(Records of spatial reasoning items)

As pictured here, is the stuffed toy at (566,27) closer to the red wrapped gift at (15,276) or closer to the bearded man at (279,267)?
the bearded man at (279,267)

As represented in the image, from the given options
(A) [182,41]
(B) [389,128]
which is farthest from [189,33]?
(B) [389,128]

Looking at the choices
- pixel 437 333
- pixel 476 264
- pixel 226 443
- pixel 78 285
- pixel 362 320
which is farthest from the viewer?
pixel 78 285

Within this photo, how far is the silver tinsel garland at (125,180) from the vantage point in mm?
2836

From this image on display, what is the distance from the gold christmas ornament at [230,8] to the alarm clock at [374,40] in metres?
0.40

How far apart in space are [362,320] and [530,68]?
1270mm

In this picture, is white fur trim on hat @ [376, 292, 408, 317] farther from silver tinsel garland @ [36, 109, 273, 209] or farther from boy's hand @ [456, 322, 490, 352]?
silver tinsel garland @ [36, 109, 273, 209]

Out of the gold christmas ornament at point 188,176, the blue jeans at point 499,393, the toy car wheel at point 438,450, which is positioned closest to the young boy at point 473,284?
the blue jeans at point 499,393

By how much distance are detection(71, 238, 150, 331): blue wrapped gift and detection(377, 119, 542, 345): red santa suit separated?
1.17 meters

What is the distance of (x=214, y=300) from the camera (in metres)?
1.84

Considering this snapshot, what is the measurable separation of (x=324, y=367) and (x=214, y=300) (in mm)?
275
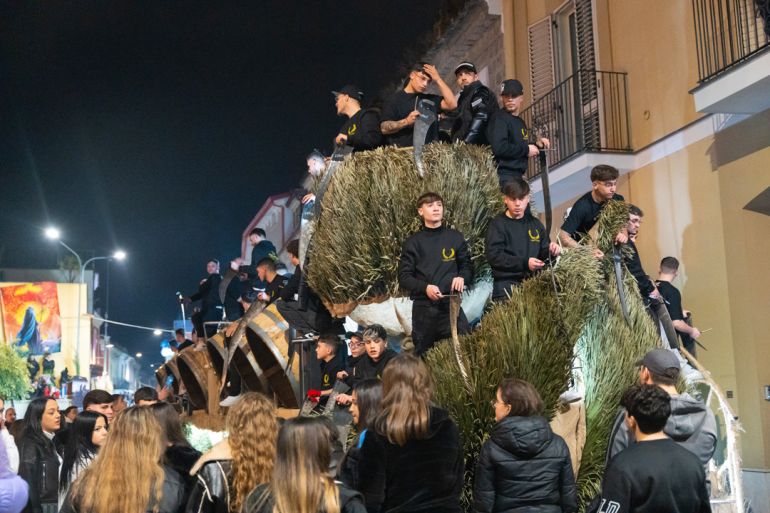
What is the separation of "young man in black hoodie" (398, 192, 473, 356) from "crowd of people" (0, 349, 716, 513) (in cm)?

> **Your task**: Reproduce all of the items above with every instance of "gold christmas ornament" renamed to "gold holiday ornament", changing nothing else, and omit the pictures from your response.

> **Complete answer**:
As pictured here, is the stuffed toy at (566,27) closer to the red wrapped gift at (15,276) or closer to the bearded man at (279,267)?
the bearded man at (279,267)

As represented in the image, from the given options
(A) [182,41]
(B) [389,128]
which is farthest from [189,33]?
(B) [389,128]

Looking at the choices
- pixel 437 333
- pixel 476 264
- pixel 226 443
- pixel 78 285
- pixel 362 320
which is farthest from the viewer?
pixel 78 285

Within this photo, how far is the silver tinsel garland at (125,180) from the vantage point in mm?
2836

From this image on display, what is the distance from the gold holiday ornament at [230,8] to the alarm clock at [374,40] in metres?
0.40

How far apart in space are [362,320] and [530,68]?
1270mm

In this picture, is white fur trim on hat @ [376, 292, 408, 317] farther from silver tinsel garland @ [36, 109, 273, 209] or farther from boy's hand @ [456, 322, 490, 352]?
silver tinsel garland @ [36, 109, 273, 209]

Out of the gold holiday ornament at point 188,176, the blue jeans at point 499,393, the toy car wheel at point 438,450, which is positioned closest to the young boy at point 473,284?
the blue jeans at point 499,393

By how much distance are detection(71, 238, 150, 331): blue wrapped gift and detection(377, 119, 542, 345): red santa suit separated?
1.17 meters

What is the distance of (x=214, y=300) from the camera (in metres)?
1.84

Considering this snapshot, what is the measurable separation of (x=324, y=367) and (x=214, y=300) (in mm)?
275
What is the separation of "young man in black hoodie" (398, 192, 473, 356) from "crowd of people" (0, 349, 716, 513) (in cm)?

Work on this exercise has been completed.